Забирая у меня расчеты, Роджер гордо и загадочно улыбался:

— Я уже говорил тебе, Гарольд, ты слишком привязан к земле. Тебе недостает духовности, восполни этот пробел. Не превращайся в тех простых смертных, что населяют материальный мир. Мир, где люди тратят жизнь на то, чтобы производить, а потом покупать, продавать, использовать и потреблять. Этот предметный мир годится лишь для плебеев, но не для нас с тобой. Мы выше этого. Мы — алхимики.

Стыдно признаваться, но, когда Роджер начинал изъясняться подобным образом, я совершенно не мог устоять, хотя и понимал, что мною манипулируют. Однако согласие на передачу Криспину всех наших сбережений (и кое-каких денег сверху) в обмен на обещание продать нам квитки, которые якобы стопроцентно принесут нам через несколько дней целое состояние, — это согласие я дал с болью в сердце и ощущением страшной тяжести в желудке.

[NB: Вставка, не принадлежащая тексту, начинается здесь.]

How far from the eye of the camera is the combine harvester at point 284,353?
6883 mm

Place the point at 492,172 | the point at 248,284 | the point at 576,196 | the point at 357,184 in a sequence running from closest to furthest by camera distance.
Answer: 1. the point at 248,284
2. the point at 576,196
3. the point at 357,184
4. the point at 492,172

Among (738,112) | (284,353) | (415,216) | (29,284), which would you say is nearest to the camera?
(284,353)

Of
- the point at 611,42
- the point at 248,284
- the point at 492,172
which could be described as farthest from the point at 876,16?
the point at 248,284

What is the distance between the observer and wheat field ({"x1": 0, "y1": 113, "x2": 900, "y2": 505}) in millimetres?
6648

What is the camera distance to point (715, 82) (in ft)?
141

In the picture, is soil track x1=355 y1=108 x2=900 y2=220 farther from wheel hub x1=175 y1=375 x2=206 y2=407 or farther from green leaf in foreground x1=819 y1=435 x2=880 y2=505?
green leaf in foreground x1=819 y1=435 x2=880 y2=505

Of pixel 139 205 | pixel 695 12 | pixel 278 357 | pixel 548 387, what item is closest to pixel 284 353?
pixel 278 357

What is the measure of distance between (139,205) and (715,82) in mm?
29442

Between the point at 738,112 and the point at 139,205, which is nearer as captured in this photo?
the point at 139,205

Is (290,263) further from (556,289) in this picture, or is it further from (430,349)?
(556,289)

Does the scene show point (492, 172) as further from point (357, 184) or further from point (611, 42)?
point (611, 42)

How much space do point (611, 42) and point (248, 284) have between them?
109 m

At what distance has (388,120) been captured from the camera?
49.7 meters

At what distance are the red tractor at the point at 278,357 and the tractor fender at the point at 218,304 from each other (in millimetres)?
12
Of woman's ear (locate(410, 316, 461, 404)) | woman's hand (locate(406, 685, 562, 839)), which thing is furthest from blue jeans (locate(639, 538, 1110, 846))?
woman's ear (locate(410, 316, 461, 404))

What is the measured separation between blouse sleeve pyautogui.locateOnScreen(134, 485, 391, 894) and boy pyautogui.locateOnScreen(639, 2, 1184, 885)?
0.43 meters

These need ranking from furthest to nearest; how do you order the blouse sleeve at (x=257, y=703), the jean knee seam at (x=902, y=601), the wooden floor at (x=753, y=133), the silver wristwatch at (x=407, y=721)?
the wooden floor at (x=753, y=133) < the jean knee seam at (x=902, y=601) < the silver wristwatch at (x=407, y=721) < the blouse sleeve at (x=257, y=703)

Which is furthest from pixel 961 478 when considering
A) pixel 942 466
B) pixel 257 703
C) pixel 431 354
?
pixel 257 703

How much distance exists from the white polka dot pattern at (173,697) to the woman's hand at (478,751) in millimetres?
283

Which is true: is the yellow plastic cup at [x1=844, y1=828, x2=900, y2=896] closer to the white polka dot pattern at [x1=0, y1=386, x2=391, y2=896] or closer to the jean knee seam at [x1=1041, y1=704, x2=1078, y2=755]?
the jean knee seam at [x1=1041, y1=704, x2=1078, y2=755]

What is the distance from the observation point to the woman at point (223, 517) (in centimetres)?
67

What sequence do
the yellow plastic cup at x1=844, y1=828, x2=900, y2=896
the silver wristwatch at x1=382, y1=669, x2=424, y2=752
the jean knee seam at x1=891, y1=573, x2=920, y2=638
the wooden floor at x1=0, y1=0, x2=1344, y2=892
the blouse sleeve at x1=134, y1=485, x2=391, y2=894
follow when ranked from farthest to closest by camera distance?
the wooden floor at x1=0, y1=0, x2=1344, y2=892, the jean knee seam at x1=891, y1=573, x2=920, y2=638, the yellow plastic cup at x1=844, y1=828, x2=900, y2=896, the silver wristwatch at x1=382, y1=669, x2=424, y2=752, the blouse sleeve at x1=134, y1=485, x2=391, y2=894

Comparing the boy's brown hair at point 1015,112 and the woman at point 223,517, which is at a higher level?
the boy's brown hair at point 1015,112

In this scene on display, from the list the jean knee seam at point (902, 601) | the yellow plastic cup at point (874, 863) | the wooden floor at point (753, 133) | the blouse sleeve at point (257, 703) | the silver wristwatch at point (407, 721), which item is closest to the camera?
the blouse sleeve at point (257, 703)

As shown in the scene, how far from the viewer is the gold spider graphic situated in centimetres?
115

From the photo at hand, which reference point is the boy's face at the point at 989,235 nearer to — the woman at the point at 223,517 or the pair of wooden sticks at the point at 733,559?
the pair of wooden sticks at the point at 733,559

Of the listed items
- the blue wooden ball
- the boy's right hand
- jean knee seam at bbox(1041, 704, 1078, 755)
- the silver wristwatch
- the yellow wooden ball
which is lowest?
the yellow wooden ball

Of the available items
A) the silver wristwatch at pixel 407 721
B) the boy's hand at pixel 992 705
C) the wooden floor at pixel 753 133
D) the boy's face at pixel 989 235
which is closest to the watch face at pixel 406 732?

— Ты позвонишь в воскресенье? — спросил я. — Расскажешь, как все прошло… впрочем, о чем я. Конечно, позвонишь.

— Звонить? Еще чего? Ты ведь будешь со мной.

— Я собирался навестить родителей. Ведь сейчас пасхальная неделя.

— Что за ерунда? — Роджер нетерпеливо взмахнул рукой. — Неужели ты так ничему и не научился? Неужели в минуту опасности тебе всегда необходимо прятаться за спиной тупых буржуа с их христианскими ценностями, которые родители с детства вбивали тебе в голову? Христианские празднества — пустая фальшивка. Бледная тень подлинной религии. В выходные ты едешь со мной, дабы узнать наконец, что такое настоящаяПасха.

— Еду с тобой? Куда?

— В Стоунхендж, разумеется. Выдвигаемся в субботу ночью. Нам надо добраться туда к рассвету — к началу церемонии.

И словно слабоумному ребенку, он принялся подробно объяснять, что христианская байка о воскрешении Господа Иисуса Христа — всего лишь извращенная переделка более древних и более глубинных мифов, связанных с восходом солнца в день, который следует сразу за весенним равноденствием. И даже названия праздника, английское Easter и немецкое Ostern, происходят от Eostur или Ostar — так северные племена называли пору восходящего солнца, тот период в году, когда возрождается природа и обновляется жизнь.

— И мы с тобой, Гарольд, тоже люди севера, а значит, непременно должны быть в Стоунхендже. Приходи ко мне в субботу вечером, перекусим на дорожку, а потом, около двух часов, мои друзья приедут за нами на машине. Времени у нас будет предостаточно.

— Друзья? — спросил я. — Какие друзья?

— Ну, кое-кто из моих знакомых, — туманно ответил Роджер. Он строго следил за тем, чтобы различные сферы его жизни не смешивались между собой, и, если он намеревался представить меня своим приятелям-язычникам, я понимал, что должен рассматривать это как особую привилегию.

— Имей в виду, — сказал Роджер на прощанье, — бог Солнца имеет мужскую природу. То бишь мы восславим дух истинного мужчины, воплощение мужественности. И мне, — добавил он с провокационным огоньком в глазах, — будет крайне не хватать тебя, если ты решишь не ехать.